Hükme esas alınan bilirkişi raporunda, davacının toplam fazla çalışma alacağı ile ulusal bayram genel tatil ücretleri belirlendikten sonra bu miktardan, toplam ödemenin mahsup edildiği anlaşılmaktadır. Bu mahsup şekli doğru olmamıştır. Öncelikle ödemelerin dayanağının imzalı bordro olup olmadığı belirlenmeli, şayet imzalı bordroya göre ödendiği tespit edilen kısım var ise, bu kısmın ödendiği ay, ilgili alacaktan dışlanmalıdır. İmzalı bordro yerine sadece banka kayıtları ile ödendiği tespit edilen miktarlar yönünden ise, yapılan ödemenin ait olduğu ay tespit edilmek suretiyle, ödeme hangi aya ilişkin ise o aya ait hesaplamadan mahsup yoluna gidilmelidir.
4- Davacının yıllık izin ücreti talebinin yerinde olup olmadığı da tartışmalı bir diğer konudur.
Davacı 23.03.2011 ila 19.06.2013 tarihleri arasında olacak şekilde 2 yıl 2 ay 26 gün davalı nezdinde çalışmış, 4857 sayılı İş Kanunu’nun 53. maddesi gereği ilk 5 yıl için 2×14= 28 gün yıllık izin hakkı bulunduğu anlaşılmıştır.
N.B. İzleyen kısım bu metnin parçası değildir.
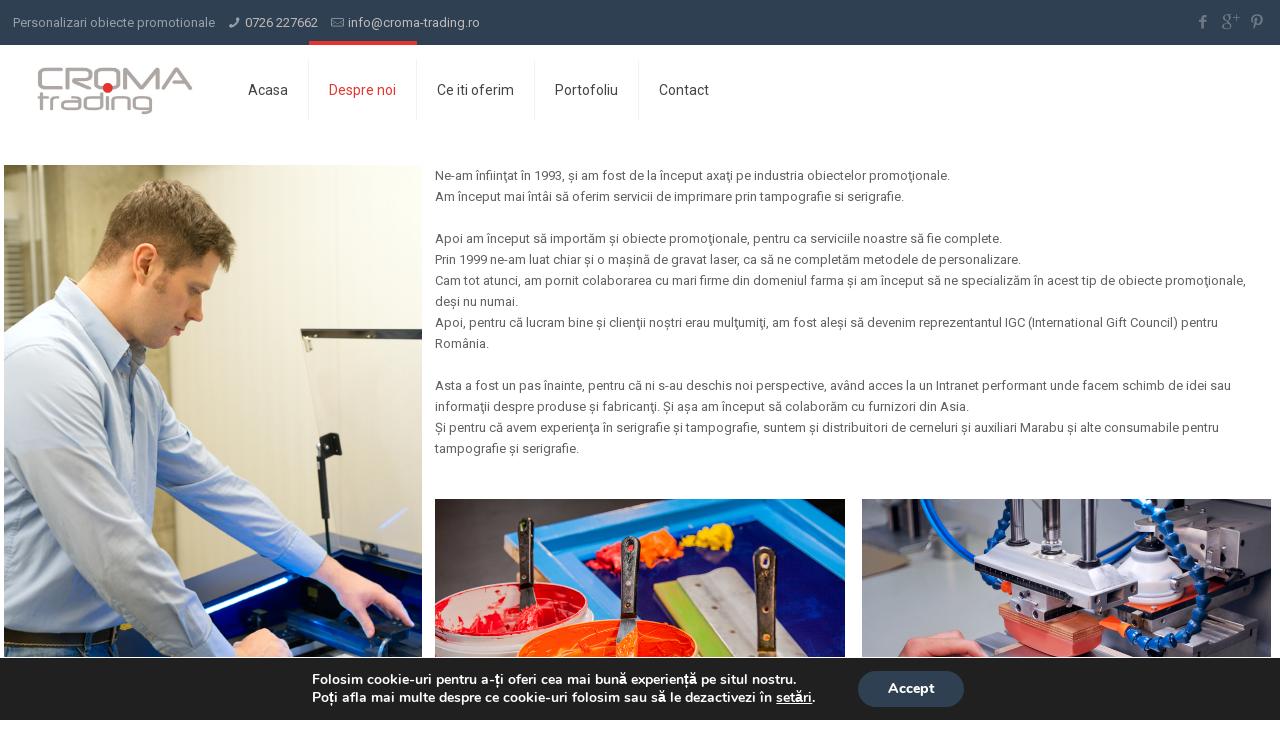

--- FILE ---
content_type: text/plain
request_url: https://www.google-analytics.com/j/collect?v=1&_v=j102&a=1131636970&t=pageview&_s=1&dl=http%3A%2F%2Fwww.croma-trading.ro%2Fdespre-noi%2F&ul=en-us%40posix&dt=Despre%20noi%20-%20Producator%20de%20obiecte%20promotionale%3A%20cani%2C%20pixuri%2C%20agende%2C%20etcProducator%20de%20obiecte%20promotionale%3A%20cani%2C%20pixuri%2C%20agende%2C%20etc&sr=1280x720&vp=1280x720&_u=IEBAAEABAAAAACAAI~&jid=1991517824&gjid=2087571602&cid=1271067125.1768690208&tid=UA-88919255-1&_gid=2109265710.1768690208&_r=1&_slc=1&z=818705475
body_size: -451
content:
2,cG-6DHEP5B2JB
Mahkemece davacının izin ücreti talebi kabul edilmiş ise de, dosyaya sunulan ve davacının imzasının yer aldığı personel izin formu ile izin cetveline göre davacı 02.05.2013-17.05.2013 tarihleri arası 14 gün yıllık izin kullanmış, yine davacının imzasının yer aldığı personel izin formuna göre 24.03.2012 tarihi itibari ile de 14 gün yıllık izin kullanarak toplam 28 gün yıllık izin kullanmıştır. Buna göre davacının bakiye izin süresinin olmadığının anlaşılması karşısında talebin reddine karar verilmesi gerekirken, bu husus gözetilmeden yazılı şekilde karar verilmesi hatalı olup, kararın bozulması gerekmiştir.
SONUÇ: Temyiz olunan kararın, yukarıda yazılı sebeplerden BOZULMASINA, peşin alınan temyiz harcının istek halinde ilgiliye iadesine, 23.01.2019 tarihinde oybirliği ile karar verildi.